Che cosa significa il rischio cardiovascolare?
Il rischio cardiovascolare riguarda la possibilità di sviluppare malattie del cuore e dei vasi sanguigni, come infarti o ictus. Tradizionalmente, si valuta soprattutto il colesterolo LDL (il cosiddetto "colesterolo cattivo"), ma oggi sappiamo che non è l'unico indicatore importante.
Nuovi marcatori per valutare il rischio
Uno studio chiamato JUPITER ha dimostrato che anche un'altra sostanza nel sangue, la proteina C-reattiva (CRP), può indicare un rischio maggiore di problemi cardiovascolari. La CRP è un segno di infiammazione nel corpo, che può contribuire alle malattie del cuore.
Come individuare chi è a rischio
Per capire chi ha bisogno di prevenzione, gli esperti consigliano di:
- Usare le carte del rischio di Framingham, uno strumento che stima la probabilità di eventi cardiovascolari basandosi su fattori come età, pressione e colesterolo.
- Integrare questa valutazione con la misurazione di biomarcatori nel sangue, come la CRP.
- Valutare la presenza di aterosclerosi (accumulo di grasso nelle arterie) anche quando non dà ancora sintomi, usando esami non invasivi o, in casi particolari, esami più approfonditi (come l'IVUS).
Importanza di iniziare subito la terapia
Quando si identifica una persona a rischio, è importante iniziare subito il trattamento con statine, farmaci che aiutano a ridurre il colesterolo e anche l'infiammazione (come la CRP).
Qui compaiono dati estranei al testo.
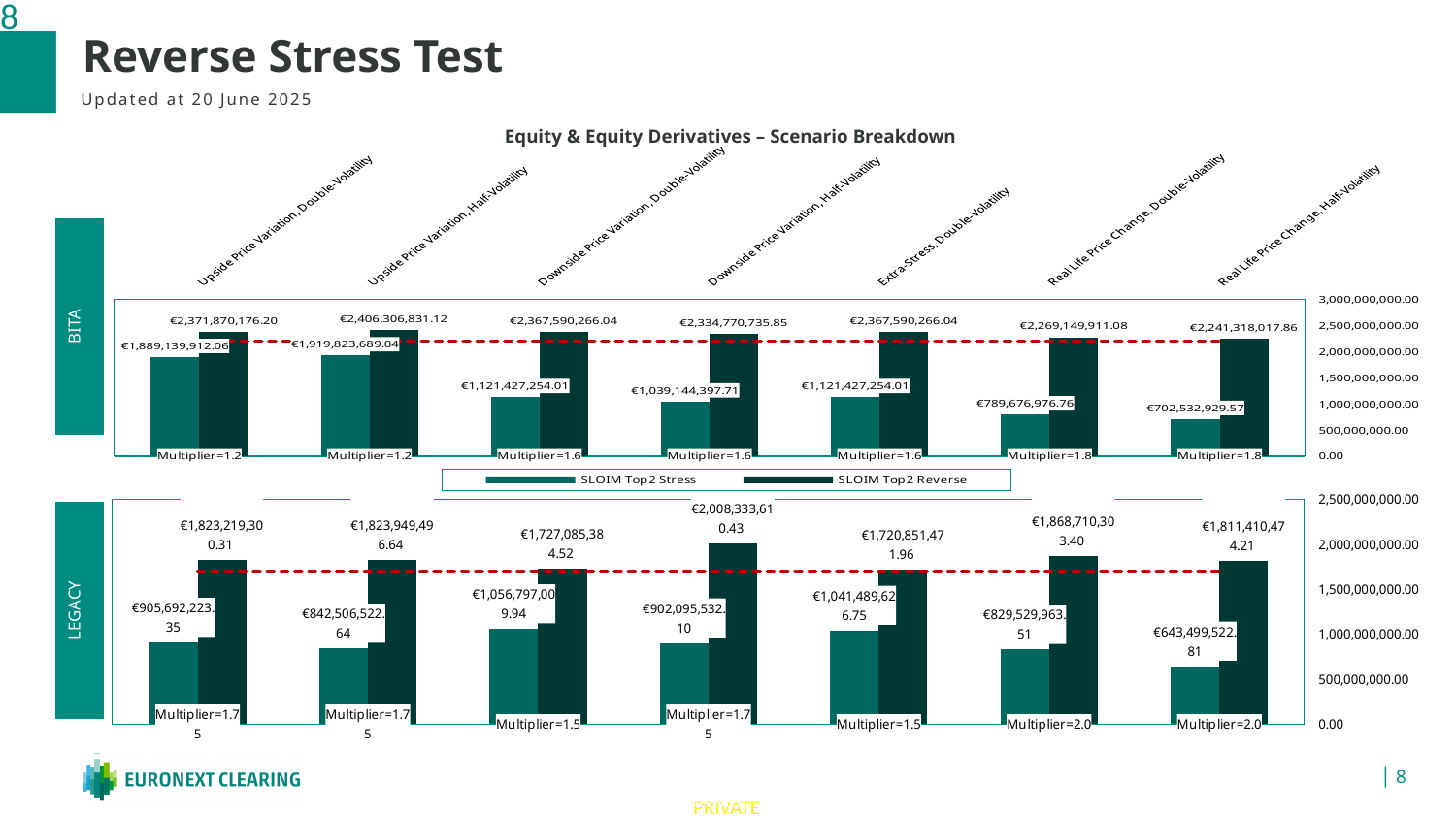
In the BITA chart, what is the SLOIM Top2 Reverse value for Upside Price Variation, Half-Volatility? €2,406,306,831.12 How many scenario categories are shown in the BITA chart? 7 In the LEGACY chart, which is larger: the SLOIM Top2 Stress value for Downside Price Variation, Double-Volatility or for Upside Price Variation, Half-Volatility? Downside Price Variation, Double-Volatility In the BITA chart, which scenario has the highest SLOIM Top2 Reverse value? Upside Price Variation, Half-Volatility How many series does the legend list? 2 In the LEGACY chart, is the SLOIM Top2 Stress value for Real Life Price Change, Half-Volatility greater or less than 1,000,000,000.00? less In the BITA chart, what is the difference between the SLOIM Top2 Reverse and SLOIM Top2 Stress values for Downside Price Variation, Half-Volatility? €1,295,626,338.14 In the BITA chart, what is the SLOIM Top2 Stress value for Upside Price Variation, Double-Volatility? €1,889,139,912.06 In the BITA chart, which scenario has the lowest SLOIM Top2 Stress value? Real Life Price Change, Half-Volatility In the LEGACY chart, what multiplier is shown for Extra-Stress, Double-Volatility? Multiplier=1.5 In the BITA chart, what multiplier is shown for Real Life Price Change, Double-Volatility? Multiplier=1.8 In the BITA chart, what is the SLOIM Top2 Stress value for Real Life Price Change, Half-Volatility? €702,532,929.57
In particolare, si preferisce usare la statina più efficace a dosi basse per raggiungere rapidamente gli obiettivi di salute, senza dover aumentare gradualmente la dose.
In conclusione
Il rischio di malattie cardiovascolari non dipende solo dal colesterolo, ma anche da altri segnali come la proteina C-reattiva. Per proteggere la salute del cuore, è importante valutare questi fattori e iniziare tempestivamente la terapia con statine, così da ridurre il rischio di eventi futuri.